### Selected extract:
------

The thing about motion pictures before the widespread use of color film, morally ambiguous characters and multi-faceted story lines is that they were so bland. Often, as was the case with 1931’s Best Motion Picture nominated film, Arrowsmith, the entire film, characters, sets, dialogue – what have you – the motion picture overwhelms in pushing a particular message; or, as was the case with 1936’s San Francisco, a particularly refined film technique.
Starring Ronald Colman and a young Helen Hayes, Arrowsmith tells the story of young, pragmatic researcher (Dr. Arrowsmith) whose singular focus, and the focus of the movie, revolves around him “making something of his life.” First, he attends medical school, then he gets a wife, then he moves to a small town, then he takes a job at a prestigious research facility in New York, then he travels to the West Indies, then his wife dies, then he gives up. If that sentence seems tedious and overwrought with minutiae, that’s how this movie felt to watch. A singular conflict defines his every move and happenstance tends to take over the storytelling hand over fist.
Though the story’s plot plodded along a one-way track to a nebulous fin, we must not overlook the significance of this film in context. For any amateur film critic, movies crafted before a certain age – whether it be 1939’s Wizard of Oz or 1946’s It’s a Wonderful Life – must come fettered with an overwhelming price tag. Before refinement of modern techniques and the consolidation of talent into studios and agencies made the barriers to entry too much for some filmmakers, the motion picture industry could have been the object of an entertainment-based Manifest Destiny. The sheer numbers of films made (and nominated for Best Motion Picture) before the mid-1940s describe this phenomenon without much digging. It’s also why we tend to lionize certain stars more so than we do today as “classic;” both contemporary and modern critics picked the brightest from a pool of talent that was either considered much smaller or much larger than it is today. Whatever the reason, these stars were ubiquitously recognized. Arrowsmith was neither memorable for its plot or its stars or its foray into uncharted themes or techniques.
Whether the criteria upon which the Academy based its nominations has significantly changed (it has) or whether Helen Hayes deliberately overshadowed her performance in this film (coincidentally winning Best Actress for her other 1931 movie, The Sin of Madelon Claudet), we can reasonably assume that this movie’s source material offered a no-lose scenario for John Ford and his backing studio, what was to become Metro-Goldwyn-Mayer. That author Sinclair Lewis, who had just won the Nobel Prize for Literature, penned Arrowsmith and more likely than not, this drove a large sales push to have the words translated onto screen. Unfortunately, either the capability was not adequate to effectively portray the seemingly simple Dr. Arrowsmith and his hijinks or the story just wasn’t meant to be told through this medium.
Both of these points, while true, were not unique to the filmmaking in the 1930s. In fact, many movies made today are done in a similar vain, except instead of simplistic methods, studios are content to spend hundreds of millions of dollars to ineffectively write compelling screenplays. To read into Arrowsmith as anything more than a fun story is to read Avatar as something more than a blatant and billion-dollar remake of Fern Gully. That said, wildly anachronistic quotes, misunderstood medical methodologies and some kind of allegorical disaster-molding save Arrowsmith from becoming as bland as its contemporaries, when viewed through a modern and rather jaded lens. If nothing else, this movie hasn’t given Hollywood a reason to remake it yet.

------

### Recorded information:

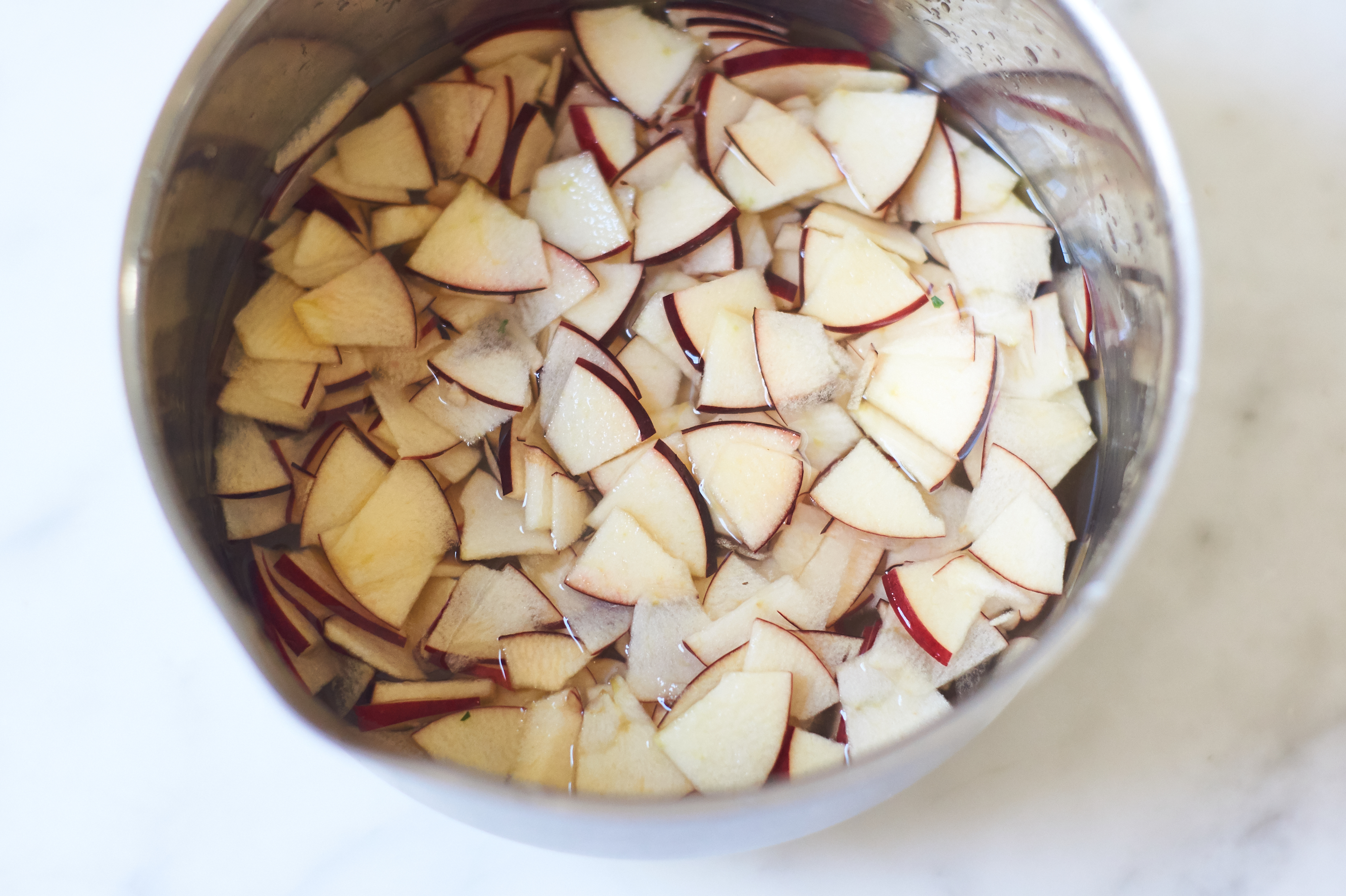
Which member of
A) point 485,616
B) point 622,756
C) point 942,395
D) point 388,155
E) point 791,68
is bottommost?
point 622,756

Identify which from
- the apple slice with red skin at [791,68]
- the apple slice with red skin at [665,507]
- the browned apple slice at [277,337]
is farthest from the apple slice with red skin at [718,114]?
the browned apple slice at [277,337]

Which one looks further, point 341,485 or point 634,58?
point 634,58

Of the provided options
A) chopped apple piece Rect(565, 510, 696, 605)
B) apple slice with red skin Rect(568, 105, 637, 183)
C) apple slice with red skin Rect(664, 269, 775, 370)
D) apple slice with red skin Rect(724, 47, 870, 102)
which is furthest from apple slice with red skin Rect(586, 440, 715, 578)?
apple slice with red skin Rect(724, 47, 870, 102)

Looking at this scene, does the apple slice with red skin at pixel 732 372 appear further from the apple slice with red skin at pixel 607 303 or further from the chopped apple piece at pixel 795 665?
the chopped apple piece at pixel 795 665

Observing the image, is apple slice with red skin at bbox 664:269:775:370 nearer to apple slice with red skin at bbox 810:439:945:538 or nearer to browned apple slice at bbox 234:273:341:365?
apple slice with red skin at bbox 810:439:945:538

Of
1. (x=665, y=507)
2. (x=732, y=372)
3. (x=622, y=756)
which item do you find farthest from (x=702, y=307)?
(x=622, y=756)

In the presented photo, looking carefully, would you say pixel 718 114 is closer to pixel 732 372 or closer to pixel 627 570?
pixel 732 372

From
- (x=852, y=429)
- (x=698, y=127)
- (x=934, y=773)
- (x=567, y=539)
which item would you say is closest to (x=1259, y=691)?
(x=934, y=773)
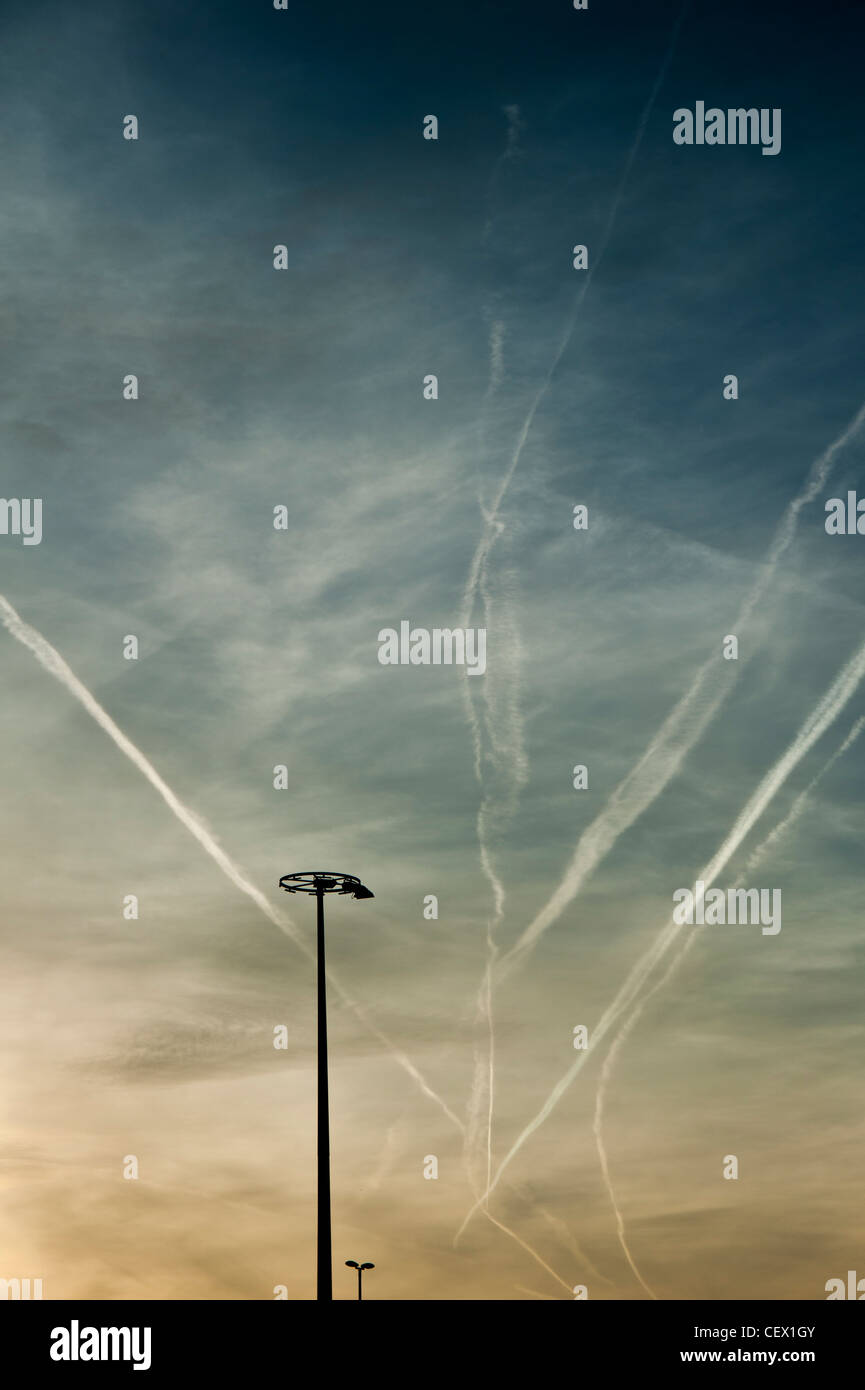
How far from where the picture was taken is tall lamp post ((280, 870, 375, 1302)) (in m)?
26.6

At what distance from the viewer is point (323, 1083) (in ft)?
94.3

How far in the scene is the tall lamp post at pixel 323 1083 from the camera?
2659 cm

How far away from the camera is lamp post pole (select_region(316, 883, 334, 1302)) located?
26469 millimetres

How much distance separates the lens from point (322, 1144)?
27875 mm

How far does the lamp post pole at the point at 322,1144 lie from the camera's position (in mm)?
26469

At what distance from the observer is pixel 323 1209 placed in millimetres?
27016

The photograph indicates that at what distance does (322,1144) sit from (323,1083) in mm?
1285
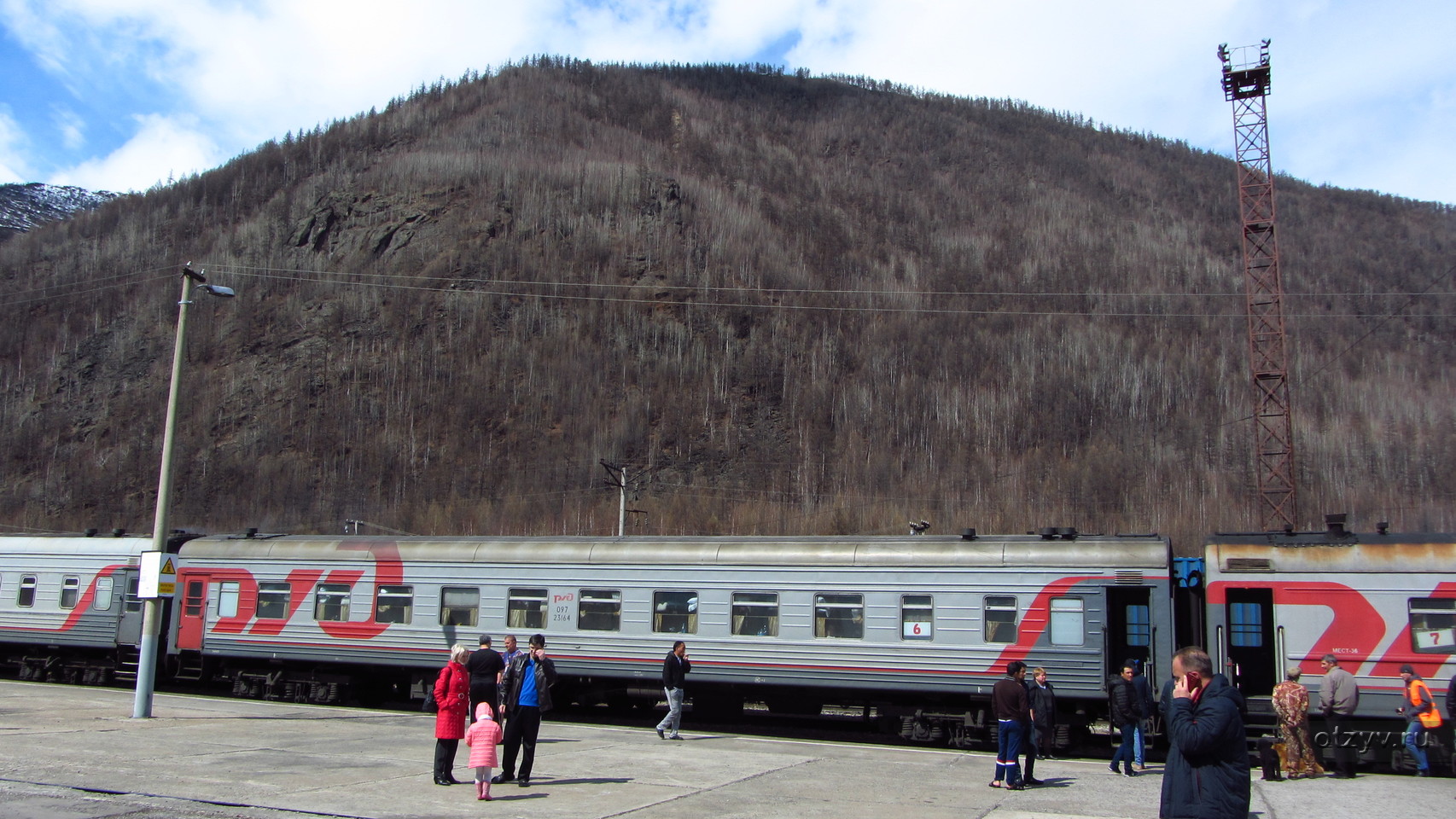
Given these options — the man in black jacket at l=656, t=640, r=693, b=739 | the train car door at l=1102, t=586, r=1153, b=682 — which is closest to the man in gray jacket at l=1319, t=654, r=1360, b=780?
the train car door at l=1102, t=586, r=1153, b=682

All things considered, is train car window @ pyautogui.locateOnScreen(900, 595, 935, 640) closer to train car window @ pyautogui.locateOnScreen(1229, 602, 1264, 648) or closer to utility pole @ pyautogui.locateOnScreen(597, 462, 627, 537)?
train car window @ pyautogui.locateOnScreen(1229, 602, 1264, 648)

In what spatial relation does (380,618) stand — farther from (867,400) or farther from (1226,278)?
(1226,278)

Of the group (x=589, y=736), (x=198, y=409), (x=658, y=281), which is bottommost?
(x=589, y=736)

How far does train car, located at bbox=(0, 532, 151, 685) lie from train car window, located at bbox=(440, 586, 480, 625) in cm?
899

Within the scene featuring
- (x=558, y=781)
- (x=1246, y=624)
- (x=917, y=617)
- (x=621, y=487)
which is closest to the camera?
(x=558, y=781)

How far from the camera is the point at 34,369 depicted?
83938 millimetres

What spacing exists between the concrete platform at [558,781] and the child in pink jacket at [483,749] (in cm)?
21

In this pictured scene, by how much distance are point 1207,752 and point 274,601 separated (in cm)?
2291

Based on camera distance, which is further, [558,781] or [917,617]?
[917,617]

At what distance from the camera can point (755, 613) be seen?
2033 centimetres

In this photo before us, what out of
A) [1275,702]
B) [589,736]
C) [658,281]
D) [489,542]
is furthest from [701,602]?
[658,281]

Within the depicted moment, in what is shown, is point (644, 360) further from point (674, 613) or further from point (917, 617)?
point (917, 617)

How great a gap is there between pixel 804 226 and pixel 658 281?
2693 centimetres

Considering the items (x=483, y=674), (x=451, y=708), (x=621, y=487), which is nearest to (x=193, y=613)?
(x=483, y=674)
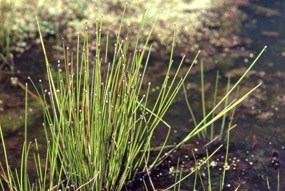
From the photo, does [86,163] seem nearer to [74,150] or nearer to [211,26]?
[74,150]

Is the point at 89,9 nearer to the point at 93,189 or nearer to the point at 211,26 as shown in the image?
the point at 211,26

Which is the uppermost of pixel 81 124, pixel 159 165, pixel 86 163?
pixel 81 124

------

### Aim of the exercise:
Render into French this sentence from the Arrowsmith review: "Whatever the reason, these stars were ubiquitously recognized."

### Solution to this exercise:
Quelle qu'en soit la raison, ces vedettes étaient universellement reconnues.